La guerra civile ha costretto alla fuga circa due milioni di persone, soprattutto in Guinea e in Liberia. Con il ritorno degli ultimi dei circa 280mila rifugiati sierraleonesi rimpatriati dalla fine della guerra civile, si è concluso nel luglio 2004 l’imponente programma di rimpatrio dell’Alto Commissariato delle Nazioni Unite per i Rifugiati (UNHCR). Sempre secondo l’UNHCR, nel 2008, le condizioni in Sierra Leone erano tornate alla normalità. Di conseguenza, l’UNHCR ha consigliato agli stati di non concedere più lo status di rifugiato ai cittadini sierraleonesi – ferma restando la valutazione individuale nel merito di ogni domanda d’asilo – poiché le cause che avevano portato all’attribuzione di tale status in passato hanno cessato di esistere. Considerando i cambiamenti importanti e permanenti avvenuti nel paese, il conferimento dello status di ‘rifugiato’ ai cittadini sierraleonesi non è più giustificato.

Il grafico rappresenta l’andamento delle domande di asilo da parte di cittadini della Sierra Leone dal 2000 al 2017. La prima riga azzurra rappresenta il numero totale di domande di asilo. In verde è indicato il numero di richieste accettate e in rosso le domande respinte. È chiaro da subito che le domande di asilo si sono drasticamente ridotte dal 2001, per poi leggermente aumentare negli ultimi anni.

Domande di asilo da cittadini della Sierra Leone dal 2000 al 2017

Fonte: https://www.worlddata.info/africa/sierra-leone/asylum.php

In Italia, nel 2017, 1.101 cittadini sierraleonesi hanno richiesto protezione internazionale. 23 domande sono state accettate, 253 rifiutate. Delle altre 825 domande di asilo non si sa ancora nulla. Tralasciando l’assurdità della lentezza dei procedimenti che lasciano la vita di 825 persone in sospeso per mesi, quelle 253 domande di asilo rifiutate aprono una riflessione. Paolo Naso, docente di Scienza politica all’Università Sapienza di Roma, sostiene che i ‘migranti’ che arrivano oggi in Italia, non sono né migranti economici né rifugiati politici, ma entrambe le cose. La distinzione tra richiedente asilo e migrante economico appartiene ad un periodo storico passato, quello del muro di Berlino e della guerra fredda. Il rifugiato era perseguitato a livello individuale, come ad esempio un dissidente anti-comunista.

Nell’epoca attuale le persecuzioni sono più collettive, sono fatti di massa: dalla crisi ambientale, alla povertà economica, al cosiddetto state failure. Oggi dividere i due aspetti è impossibile. Da qui la debolezza delle politiche che semplicisticamente affermano: “sì ai rifugiati politici, no ai migranti economici”.

**Materiale fornito:**
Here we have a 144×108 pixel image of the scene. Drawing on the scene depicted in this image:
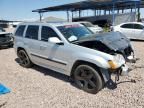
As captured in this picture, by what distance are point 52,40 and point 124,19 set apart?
90.0 feet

**Consegne:**
1 > Rispondi alle domande sul testo relativo ai rifugiati della Sierra Leone.
(a) In quale mese e anno si è concluso il programma di rimpatrio dell'UNHCR?
(b) Quanti cittadini sierraleonesi hanno richiesto protezione internazionale in Italia nel 2017?
(c) Quale materia insegna Paolo Naso, e in quale università?
2 > Riproduci senza modifiche il passo del testo sui rifugiati della Sierra Leone compreso tra "In Italia, nel" e "un dissidente anti-comunista.", estremi inclusi.
Il materiale non ha alcun ruolo in ciò che viene richiesto.

**Soluzioni svolte:**
1 >
(a) Nel luglio 2004.
(b) 1.101 cittadini sierraleonesi.
(c) Insegna Scienza politica all'Università Sapienza di Roma.

2 >
In Italia, nel 2017, 1.101 cittadini sierraleonesi hanno richiesto protezione internazionale. 23 domande sono state accettate, 253 rifiutate. Delle altre 825 domande di asilo non si sa ancora nulla. Tralasciando l’assurdità della lentezza dei procedimenti che lasciano la vita di 825 persone in sospeso per mesi, quelle 253 domande di asilo rifiutate aprono una riflessione. Paolo Naso, docente di Scienza politica all’Università Sapienza di Roma, sostiene che i ‘migranti’ che arrivano oggi in Italia, non sono né migranti economici né rifugiati politici, ma entrambe le cose. La distinzione tra richiedente asilo e migrante economico appartiene ad un periodo storico passato, quello del muro di Berlino e della guerra fredda. Il rifugiato era perseguitato a livello individuale, come ad esempio un dissidente anti-comunista.